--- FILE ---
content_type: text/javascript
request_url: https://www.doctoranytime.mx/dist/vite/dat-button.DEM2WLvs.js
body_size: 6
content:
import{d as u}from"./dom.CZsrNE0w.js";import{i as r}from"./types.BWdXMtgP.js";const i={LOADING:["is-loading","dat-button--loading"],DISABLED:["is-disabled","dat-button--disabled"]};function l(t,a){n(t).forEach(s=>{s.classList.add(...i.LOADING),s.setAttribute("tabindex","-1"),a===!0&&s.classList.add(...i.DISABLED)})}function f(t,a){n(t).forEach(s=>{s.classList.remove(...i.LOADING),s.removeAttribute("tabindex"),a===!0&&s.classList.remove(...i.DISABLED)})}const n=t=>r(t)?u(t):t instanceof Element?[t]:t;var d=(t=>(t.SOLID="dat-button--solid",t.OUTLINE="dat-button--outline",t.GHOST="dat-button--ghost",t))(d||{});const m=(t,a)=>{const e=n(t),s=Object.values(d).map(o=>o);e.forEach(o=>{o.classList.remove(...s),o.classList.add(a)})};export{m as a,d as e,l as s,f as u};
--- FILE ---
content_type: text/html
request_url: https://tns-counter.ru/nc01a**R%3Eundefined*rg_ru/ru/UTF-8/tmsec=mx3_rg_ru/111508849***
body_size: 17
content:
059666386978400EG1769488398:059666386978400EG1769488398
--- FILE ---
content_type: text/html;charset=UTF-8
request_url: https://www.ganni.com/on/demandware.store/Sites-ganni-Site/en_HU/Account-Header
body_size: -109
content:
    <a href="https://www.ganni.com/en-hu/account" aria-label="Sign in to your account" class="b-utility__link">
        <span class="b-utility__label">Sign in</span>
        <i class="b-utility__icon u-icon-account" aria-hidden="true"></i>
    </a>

* [EXERCISE DIRECTIONS]: All of the material needs to be reproduced exactly as it reads.

* [RESPONSE]:
--- FILE ---
content_type: text/javascript
request_url: https://www.doctoranytime.mx/dist/vite/dat-button.DEM2WLvs.js
body_size: 6
content:
import{d as u}from"./dom.CZsrNE0w.js";import{i as r}from"./types.BWdXMtgP.js";const i={LOADING:["is-loading","dat-button--loading"],DISABLED:["is-disabled","dat-button--disabled"]};function l(t,a){n(t).forEach(s=>{s.classList.add(...i.LOADING),s.setAttribute("tabindex","-1"),a===!0&&s.classList.add(...i.DISABLED)})}function f(t,a){n(t).forEach(s=>{s.classList.remove(...i.LOADING),s.removeAttribute("tabindex"),a===!0&&s.classList.remove(...i.DISABLED)})}const n=t=>r(t)?u(t):t instanceof Element?[t]:t;var d=(t=>(t.SOLID="dat-button--solid",t.OUTLINE="dat-button--outline",t.GHOST="dat-button--ghost",t))(d||{});const m=(t,a)=>{const e=n(t),s=Object.values(d).map(o=>o);e.forEach(o=>{o.classList.remove(...s),o.classList.add(a)})};export{m as a,d as e,l as s,f as u};
--- FILE ---
content_type: text/html
request_url: https://tns-counter.ru/nc01a**R%3Eundefined*rg_ru/ru/UTF-8/tmsec=mx3_rg_ru/111508849***
body_size: 17
content:
059666386978400EG1769488398:059666386978400EG1769488398
--- FILE ---
content_type: text/html;charset=UTF-8
request_url: https://www.ganni.com/on/demandware.store/Sites-ganni-Site/en_HU/Account-Header
body_size: -109
content:
    <a href="https://www.ganni.com/en-hu/account" aria-label="Sign in to your account" class="b-utility__link">
        <span class="b-utility__label">Sign in</span>
        <i class="b-utility__icon u-icon-account" aria-hidden="true"></i>
    </a>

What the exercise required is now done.